══ Textauszug
Die Karten sind in Flushing Meadows klar verteilt: Novak Djokovic könnte mit einem Triumph bei den US Open nicht nur als erster Spieler seit Rod Laver vor 52 Jahren den Grand Slam fixieren, sondern würde zugleich mit seinem 21. Major-Titel zum alleinigen Rekordmann aufsteigen. In Abwesenheit von Roger Federer, Rafael Nadal und Titelverteidiger Dominic Thiem (allesamt verletzt) gelten Daniil Medwedew, Stefanos Tsitsipas und Alexander Zverev als jene Herrschaften, die dem „Djoker“ auf seinem Weg zur endgültigen Tennis-Unsterblichkeit wohl noch am ehesten ein Bein stellen könnten.

Vor allem auf den Auftritt von Zverev darf man gespannt sein. Hatte der Deutsche im vorjährigen Endspiel gegen Thiem noch im Tiebreak des Entscheidungssatzes das bittere Nachsehen, so strotzt der 24-Jährige derzeit vor Selbstvertrauen. Nach seinem Triumph bei den Olympischen Spielen, wo er im Halbfinale überraschend Djokovics Traum vom möglichen Golden Slam platzen ließ, schnappte sich der Hamburger auch den Masters-Titel von Cincinnati und gilt damit als heißer Anwärter auf die Tennis-Krone im „Big Apple“.
════
## Gestellte Aufgabe a
Welchen Titel gewann Zverev laut dem Textauszug nach seinem Triumph bei den Olympischen Spielen?
══ Bereitgestellte Daten
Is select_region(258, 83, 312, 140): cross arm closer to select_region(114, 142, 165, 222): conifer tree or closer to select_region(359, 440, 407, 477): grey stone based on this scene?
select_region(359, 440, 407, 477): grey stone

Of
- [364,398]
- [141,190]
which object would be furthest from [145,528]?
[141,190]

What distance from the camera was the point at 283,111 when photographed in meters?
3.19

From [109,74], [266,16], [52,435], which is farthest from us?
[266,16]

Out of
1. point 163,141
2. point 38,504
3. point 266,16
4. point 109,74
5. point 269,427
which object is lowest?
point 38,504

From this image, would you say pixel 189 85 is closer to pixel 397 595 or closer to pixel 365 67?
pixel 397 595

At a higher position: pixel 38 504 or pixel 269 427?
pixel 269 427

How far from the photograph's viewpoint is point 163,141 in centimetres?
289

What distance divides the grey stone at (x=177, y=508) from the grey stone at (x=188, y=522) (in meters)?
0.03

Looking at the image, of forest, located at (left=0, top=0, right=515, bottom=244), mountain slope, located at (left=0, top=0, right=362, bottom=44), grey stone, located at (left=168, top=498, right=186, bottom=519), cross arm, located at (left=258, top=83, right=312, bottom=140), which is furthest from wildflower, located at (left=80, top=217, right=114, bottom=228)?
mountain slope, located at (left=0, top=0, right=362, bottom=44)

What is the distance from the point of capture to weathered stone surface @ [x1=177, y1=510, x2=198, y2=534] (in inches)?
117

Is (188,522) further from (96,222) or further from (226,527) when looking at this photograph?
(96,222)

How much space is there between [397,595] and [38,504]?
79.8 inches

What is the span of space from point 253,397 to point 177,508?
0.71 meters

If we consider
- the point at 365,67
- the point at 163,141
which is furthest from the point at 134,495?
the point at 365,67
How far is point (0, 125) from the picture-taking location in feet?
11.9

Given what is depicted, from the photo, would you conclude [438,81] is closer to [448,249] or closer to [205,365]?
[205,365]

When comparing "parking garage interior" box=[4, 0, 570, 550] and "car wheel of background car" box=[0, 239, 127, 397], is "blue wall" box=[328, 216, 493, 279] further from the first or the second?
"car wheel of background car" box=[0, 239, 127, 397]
════
## Gestellte Aufgabe b
Suchen Sie aus der Auflistung jede Zeile heraus, in der die Zeichenfolge „distance“ vorkommt.

## Schriftliche Antwort a
Er gewann den Masters-Titel von Cincinnati.

## Schriftliche Antwort b
What distance from the camera was the point at 283,111 when photographed in meters?
What distance divides the grey stone at (x=177, y=508) from the grey stone at (x=188, y=522) (in meters)?
What is the distance from the point of capture to weathered stone surface @ [x1=177, y1=510, x2=198, y2=534] (in inches)?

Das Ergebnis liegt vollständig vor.